Tugas Wajib:
a) Jawab pertanyaan berikut berdasarkan berita reshuffle kabinet:
(i) Siapa editor berita ini?
(ii) Pada hari, tanggal, dan jam berapa berita ini dimuat?
(iii) Siapa pengganti Sofyan Djalil?
b) Perbarui berita reshuffle kabinet di antara "Pakar Politik Nilai" dan "TNI Hadi Tjahjanto.", termasuk kedua batas itu. Ganti "Kemarin" dengan "Pada Rabu".
c) Tuliskan lanjutan berita reshuffle kabinet dari titik terakhir yang tersedia.

Teks Pilihan:

____

Pakar Politik Nilai Reshuffle Kabinet Hanya Politik Akomodasi Jokowi
Reporter
Tempo.co
Editor
Juli Hantoro
Kamis, 16 Juni 2022 12:42 WIB
TEMPO.CO, Jakarta - Gonjang-ganjing soal reshuffle kabinet Jokowi telah usai. Kemarin, Presiden Joko Widodo telah mengumumkan dua nama menteri dan tiga wakil menteri baru di Kabinet Indonesia Maju.
Dua nama menteri yang diganti adalah Menteri Perdagangan Muhammad Lutfi dan Menteri Agraria dan Tata Ruang Sofyan Djalil. Lutfi diganti Ketua Umum PAN Zulkifli Hasan sedangkan Sofyan Djalil diganti mantan Panglima TNI Hadi Tjahjanto.
Pergantian dua menteri itu menepis spekulasi yang sebelumya beredar tentang beberapa menteri lain yang juga bakal digeser atau diganti posisinya.

____

Kutipan Sumber:
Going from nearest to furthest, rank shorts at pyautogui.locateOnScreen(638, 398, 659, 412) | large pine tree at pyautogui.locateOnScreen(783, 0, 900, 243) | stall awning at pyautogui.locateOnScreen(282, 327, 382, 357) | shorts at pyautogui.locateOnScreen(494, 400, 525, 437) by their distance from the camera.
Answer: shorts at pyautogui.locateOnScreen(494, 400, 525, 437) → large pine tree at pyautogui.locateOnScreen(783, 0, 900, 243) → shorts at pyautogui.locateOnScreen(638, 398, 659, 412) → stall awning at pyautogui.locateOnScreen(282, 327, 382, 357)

____

Jawaban Latihan:
a)
(i) Juli Hantoro
(ii) Kamis, 16 Juni 2022, pukul 12:42 WIB
(iii) Hadi Tjahjanto, mantan Panglima TNI

b)
Pakar Politik Nilai Reshuffle Kabinet Hanya Politik Akomodasi Jokowi
Reporter
Tempo.co
Editor
Juli Hantoro
Kamis, 16 Juni 2022 12:42 WIB
TEMPO.CO, Jakarta - Gonjang-ganjing soal reshuffle kabinet Jokowi telah usai. Pada Rabu, Presiden Joko Widodo telah mengumumkan dua nama menteri dan tiga wakil menteri baru di Kabinet Indonesia Maju.
Dua nama menteri yang diganti adalah Menteri Perdagangan Muhammad Lutfi dan Menteri Agraria dan Tata Ruang Sofyan Djalil. Lutfi diganti Ketua Umum PAN Zulkifli Hasan sedangkan Sofyan Djalil diganti mantan Panglima TNI Hadi Tjahjanto.

c)
Direktur Eksekutif Institute for Democracy & Strategic Affairs (Indostrategic) Ahmad Khoirul Umam menilai perombakan kabinet yang dilakukan Presiden Jokowi itu bukanlah untuk meningkatkan kinerja pemerintah, namun lebih kepada akomodasi politik.
"Reshuffle kabinet yang dilakukan Presiden Jokowi jelas lebih berorientasi politik akomodasi daripada meningkatkan kinerja pemerintahan," katanya dalam keterangan tertulis yang diterima Tempo, Kamis, 16 Juni 2022.
Menurutnya reshuffle itu hanya untuk memberi ruang pada elite politik dan hanya sebagai representasi partai pendukung.
Artinya, tambah Umam, saat ini ada 24 dari 50 pos Menteri dan Wakil Menteri, yang agregatnya 49% posisi kabinet diisi oleh kader partai politik. Terlebih, jejak para Menteri yang dilantik tidaklah merepresentasikan keahlian mereka pada jabatannya.
"Koreksi atas kinerja menteri praktis hanya dilakukan pada M. Lutfi di posisi Mendag. Selebihnya, Sofyan Djalil adalah orangnya Jusuf Kalla yang bisa anytime diganti untuk memberi ruang pada elite partai politik, dan 3 wakil menteri lainnya adalah representasi partai pendukung," ujar Umam.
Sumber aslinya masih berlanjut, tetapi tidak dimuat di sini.